% language=us runpath=texruns:manuals/beyond

\startcomponent beyond-namespaces

\environment beyond-style

\startchapter[title={Namespaces},author=Hans Hagen]

Occasionally on \TEX\ related mailing lists, meetings, articles or forums
performance comes up. It makes no sense for me to go into the specific (assumed)
bottlenecks mentioned but as in \CONTEXT\ we do keep an eye on performance every
now and then I also spend words on it, so here are some.

The nature of the (multilingual) user interface of \CONTEXT\ there is extensive
use of the \type {\csname} and related primitives. For instance, if we have the
namespace \type {999>} and a keyword \typ {testkeyword}, we can have a specific
property set with:

\starttyping
\expandafter\def\csname 999>testkeyword\endcsname{}
\stoptyping

We can then test if a macro with the inaccessible name \quote {999>testkeyword}
exists and has been set with a test command available in all engines that carry
\ETEX\ extensions:

\starttyping
\ifcsname 999>testkeyword\endcsname
    % whatever
\fi
\stoptyping

In order to test this, the list of tokens starting at \type {9} and ending at
\type {d} has to be converted into a (\CCODE) string that is used for a hash
lookup. One can expect this to be a costly operation. In a 300 page book with
many thousands of formulas this easily runs into the millions. Testing this five
times on one million such tests gives:

\starttyping
0.303 0.293 0.283 0.301 0.298
\stoptyping

for \LUAMETATEX\ and

\starttyping
0.276 0.287 0.287 0.274 0.274
\stoptyping

for \LUATEX. I deliberately show five numbers because one has to keep some system
load into account. When I'm interested in performance I only care about trends
because no run ever gets the whole machine for its job. That said, where does the
noticeable difference between these engines come from? It can partly be explained
by \LUAMETATEX\ having more primitives and therefore a bit more overhead (more
scattered code in memory and \CPU\ cache). But as the basic code that kicks in
here is not that much different I figured that it might be the hash lookup and,
because indeed we had a follow up lookup in the hash (two steps), by using a
larger hash table we could limit that to a direct hit.

MATERIAL PROVIDED:
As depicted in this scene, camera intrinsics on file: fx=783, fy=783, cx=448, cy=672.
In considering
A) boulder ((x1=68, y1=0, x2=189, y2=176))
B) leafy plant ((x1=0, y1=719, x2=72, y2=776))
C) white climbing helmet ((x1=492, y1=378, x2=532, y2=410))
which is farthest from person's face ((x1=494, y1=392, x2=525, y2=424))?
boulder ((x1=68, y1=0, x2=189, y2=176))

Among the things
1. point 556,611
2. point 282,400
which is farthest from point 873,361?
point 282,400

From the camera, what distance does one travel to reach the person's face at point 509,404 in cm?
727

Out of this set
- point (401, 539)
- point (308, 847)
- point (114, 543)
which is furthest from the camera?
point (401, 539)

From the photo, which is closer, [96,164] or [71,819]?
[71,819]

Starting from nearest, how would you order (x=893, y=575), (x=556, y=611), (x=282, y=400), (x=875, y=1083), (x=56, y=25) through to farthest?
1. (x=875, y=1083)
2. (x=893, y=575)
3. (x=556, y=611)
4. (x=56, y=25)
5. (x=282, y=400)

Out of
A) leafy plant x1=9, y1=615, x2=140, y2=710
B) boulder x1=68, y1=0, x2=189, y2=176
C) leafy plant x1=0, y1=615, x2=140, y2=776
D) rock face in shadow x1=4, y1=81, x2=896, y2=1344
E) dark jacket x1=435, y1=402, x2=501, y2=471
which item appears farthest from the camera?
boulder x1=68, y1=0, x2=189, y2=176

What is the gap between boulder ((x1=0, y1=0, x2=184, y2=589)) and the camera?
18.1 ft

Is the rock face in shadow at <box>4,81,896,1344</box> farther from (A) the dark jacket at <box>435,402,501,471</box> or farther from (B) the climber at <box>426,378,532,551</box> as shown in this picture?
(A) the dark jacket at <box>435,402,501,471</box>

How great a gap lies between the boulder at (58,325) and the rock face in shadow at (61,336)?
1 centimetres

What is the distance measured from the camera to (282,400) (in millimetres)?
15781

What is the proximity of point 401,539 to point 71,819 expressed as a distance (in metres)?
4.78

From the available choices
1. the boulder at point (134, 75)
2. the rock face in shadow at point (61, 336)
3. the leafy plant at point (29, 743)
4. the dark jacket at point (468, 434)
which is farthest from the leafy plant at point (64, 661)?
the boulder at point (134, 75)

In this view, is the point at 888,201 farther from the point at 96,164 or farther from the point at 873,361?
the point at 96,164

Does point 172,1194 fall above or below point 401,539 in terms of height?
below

---

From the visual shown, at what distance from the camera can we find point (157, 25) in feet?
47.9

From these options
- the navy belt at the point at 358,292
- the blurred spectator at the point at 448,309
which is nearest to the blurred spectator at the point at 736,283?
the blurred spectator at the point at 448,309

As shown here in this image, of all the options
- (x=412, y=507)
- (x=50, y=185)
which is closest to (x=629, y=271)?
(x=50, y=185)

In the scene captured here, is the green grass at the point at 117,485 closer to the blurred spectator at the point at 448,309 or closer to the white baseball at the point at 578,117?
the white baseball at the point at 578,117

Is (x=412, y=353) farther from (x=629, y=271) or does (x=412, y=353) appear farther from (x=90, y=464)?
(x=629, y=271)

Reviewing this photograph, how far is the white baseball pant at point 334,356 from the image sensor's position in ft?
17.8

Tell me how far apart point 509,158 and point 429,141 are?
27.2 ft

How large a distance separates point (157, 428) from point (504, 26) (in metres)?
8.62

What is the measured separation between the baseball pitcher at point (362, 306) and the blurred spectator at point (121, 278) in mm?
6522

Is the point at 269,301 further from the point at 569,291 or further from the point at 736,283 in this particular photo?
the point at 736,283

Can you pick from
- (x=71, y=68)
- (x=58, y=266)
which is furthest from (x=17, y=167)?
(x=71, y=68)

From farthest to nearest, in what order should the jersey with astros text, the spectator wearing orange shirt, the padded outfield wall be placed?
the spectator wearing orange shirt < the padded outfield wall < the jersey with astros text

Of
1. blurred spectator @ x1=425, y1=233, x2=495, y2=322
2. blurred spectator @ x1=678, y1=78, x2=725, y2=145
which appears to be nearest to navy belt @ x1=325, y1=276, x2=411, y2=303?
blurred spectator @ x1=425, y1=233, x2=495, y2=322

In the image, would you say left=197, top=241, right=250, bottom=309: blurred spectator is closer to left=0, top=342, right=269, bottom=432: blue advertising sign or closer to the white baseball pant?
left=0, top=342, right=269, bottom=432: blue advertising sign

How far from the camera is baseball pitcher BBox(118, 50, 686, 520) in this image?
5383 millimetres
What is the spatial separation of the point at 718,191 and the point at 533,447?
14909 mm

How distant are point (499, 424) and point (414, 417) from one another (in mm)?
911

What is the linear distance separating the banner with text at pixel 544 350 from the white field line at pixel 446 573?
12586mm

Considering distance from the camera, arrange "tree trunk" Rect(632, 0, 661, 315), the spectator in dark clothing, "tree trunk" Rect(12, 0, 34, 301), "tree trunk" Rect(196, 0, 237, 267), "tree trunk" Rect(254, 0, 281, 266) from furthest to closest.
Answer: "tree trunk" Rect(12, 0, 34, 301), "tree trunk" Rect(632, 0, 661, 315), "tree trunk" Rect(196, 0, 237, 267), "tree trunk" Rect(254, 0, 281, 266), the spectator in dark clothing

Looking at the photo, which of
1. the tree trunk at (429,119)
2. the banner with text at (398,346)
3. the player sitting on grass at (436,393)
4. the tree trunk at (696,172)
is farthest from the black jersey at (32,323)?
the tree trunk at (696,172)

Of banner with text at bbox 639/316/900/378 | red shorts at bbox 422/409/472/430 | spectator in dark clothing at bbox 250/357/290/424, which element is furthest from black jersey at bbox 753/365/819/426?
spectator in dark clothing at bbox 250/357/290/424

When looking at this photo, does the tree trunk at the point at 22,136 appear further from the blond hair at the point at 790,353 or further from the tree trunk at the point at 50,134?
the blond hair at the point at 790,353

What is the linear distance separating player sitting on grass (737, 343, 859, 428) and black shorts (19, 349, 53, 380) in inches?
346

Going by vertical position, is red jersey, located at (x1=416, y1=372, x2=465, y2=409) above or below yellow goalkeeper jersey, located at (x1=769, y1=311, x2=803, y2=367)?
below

TASKS TO PERFORM:
• a. Reproduce verbatim the portion of the namespaces passage that begins at the words "Occasionally on \TEX\" and ends after the words "the specific (assumed)".
• b. In the first block of records, duplicate verbatim the lines starting at the line that contains "As depicted in" and stopping after the line that contains "C) white climbing".

EXPECTED RESPONSES:
• a.
Occasionally on \TEX\ related mailing lists, meetings, articles or forums
performance comes up. It makes no sense for me to go into the specific (assumed)

• b.
As depicted in this scene, camera intrinsics on file: fx=783, fy=783, cx=448, cy=672.
In considering
A) boulder ((x1=68, y1=0, x2=189, y2=176))
B) leafy plant ((x1=0, y1=719, x2=72, y2=776))
C) white climbing helmet ((x1=492, y1=378, x2=532, y2=410))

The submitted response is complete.